On Friday, April 30, the Wesleyan Covenant Association (WCA) held its Global Legislative Assembly (GLA). Among other things, the assembled orthodox United Methodist leaders from around the world strongly supported the emerging Global Methodist Church while overwhelmingly rejecting a proposal to commit to launching our new denomination with or without adoption of “the Protocol” peace treaty. We also issued an important challenge to fellow United Methodists for this transitional time.
The GLA is set up to be like a sort of General Conference, with motions being voted on by delegates duly elected from within their annual conference WCA chapters. Regional WCA chapters are allotted different numbers of clergy and lay delegates to proportionally reflect the respective sizes of their membership. Due to COVID-19, this was the first time the GLA was able to meet since 2019.
What follows are some of the biggest highlights for me, as one delegate of more than 250.
First, it was such a refreshingly different way of doing General Conference. Compared to United Methodist General Conferences, I found the worship times to be so much more worshipful, without such things as liberal bishops using their sermons to score political points on behalf of one faction against another. The confidence we could have that all delegates and leaders there were committed to the same basic mission and core religious values (in contrast to United Methodist General Conferences) made for a much more positive atmosphere.
To be sure, we had vigorous disagreements about several important if ultimately non-essential questions. But even then, in dramatic contrast to what I have experienced at General Conferences since 2004, I had confidence that all those who disagreed with my position on the issues debated did not hate me, were not willing to trample the Golden Rule and cross all sorts of ethical lines to defeat me, and had meaningful regard for me as a beloved brother in Christ. And I thought that the moderators did a decent job of making sure that the roughly 30 of us delegates who connected via Zoom, due to the pandemic, could actively speak and otherwise participate in the deliberations.
Since the last GLA, the big denominational news was the unveiling of the flawed but widely supported “Protocol of Reconciliation and Grace through Separation” proposal to divide the UMC in two. So delegates this time had a lot to read about exciting plans for new Kingdom-building, disciple-making ministries in the emerging Global Methodist Church.
I had heard murmuring that some may try to make “the WCA pull the trigger” by starting its own denomination right away, without the Protocol. That did not happen, and no one even proposed that.

Dataset entries
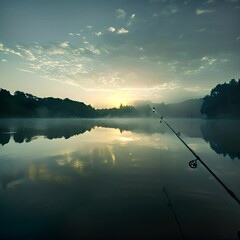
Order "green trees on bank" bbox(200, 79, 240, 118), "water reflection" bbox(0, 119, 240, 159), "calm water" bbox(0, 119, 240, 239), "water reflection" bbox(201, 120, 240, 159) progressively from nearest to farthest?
"calm water" bbox(0, 119, 240, 239)
"water reflection" bbox(201, 120, 240, 159)
"water reflection" bbox(0, 119, 240, 159)
"green trees on bank" bbox(200, 79, 240, 118)

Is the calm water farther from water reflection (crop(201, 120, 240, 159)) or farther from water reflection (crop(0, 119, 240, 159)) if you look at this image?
water reflection (crop(0, 119, 240, 159))

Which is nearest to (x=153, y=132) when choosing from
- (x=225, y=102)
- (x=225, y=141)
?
(x=225, y=141)

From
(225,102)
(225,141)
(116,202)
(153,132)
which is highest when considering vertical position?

REQUIRED WORK
[1] In the article about the Wesleyan Covenant Association assembly, roughly how many delegates took part via Zoom?
[2] Print everything in the assembly article from "On Friday, April" down to "meet since 2019.".
[3] Condense the paragraph of the assembly article that begins "The GLA is set up to be like a sort of General Conference" into a short bulleted list that keeps its main facts.

ANSWER LIST
[1] Roughly 30 delegates.

[2]
On Friday, April 30, the Wesleyan Covenant Association (WCA) held its Global Legislative Assembly (GLA). Among other things, the assembled orthodox United Methodist leaders from around the world strongly supported the emerging Global Methodist Church while overwhelmingly rejecting a proposal to commit to launching our new denomination with or without adoption of “the Protocol” peace treaty. We also issued an important challenge to fellow United Methodists for this transitional time.
The GLA is set up to be like a sort of General Conference, with motions being voted on by delegates duly elected from within their annual conference WCA chapters. Regional WCA chapters are allotted different numbers of clergy and lay delegates to proportionally reflect the respective sizes of their membership. Due to COVID-19, this was the first time the GLA was able to meet since 2019.

[3]
- The GLA works like a kind of General Conference.
- Delegates elected within their annual conference WCA chapters vote on motions.
- Regional chapters get different numbers of clergy and lay delegates in proportion to their membership size.
- Because of COVID-19, this was the GLA's first meeting since 2019.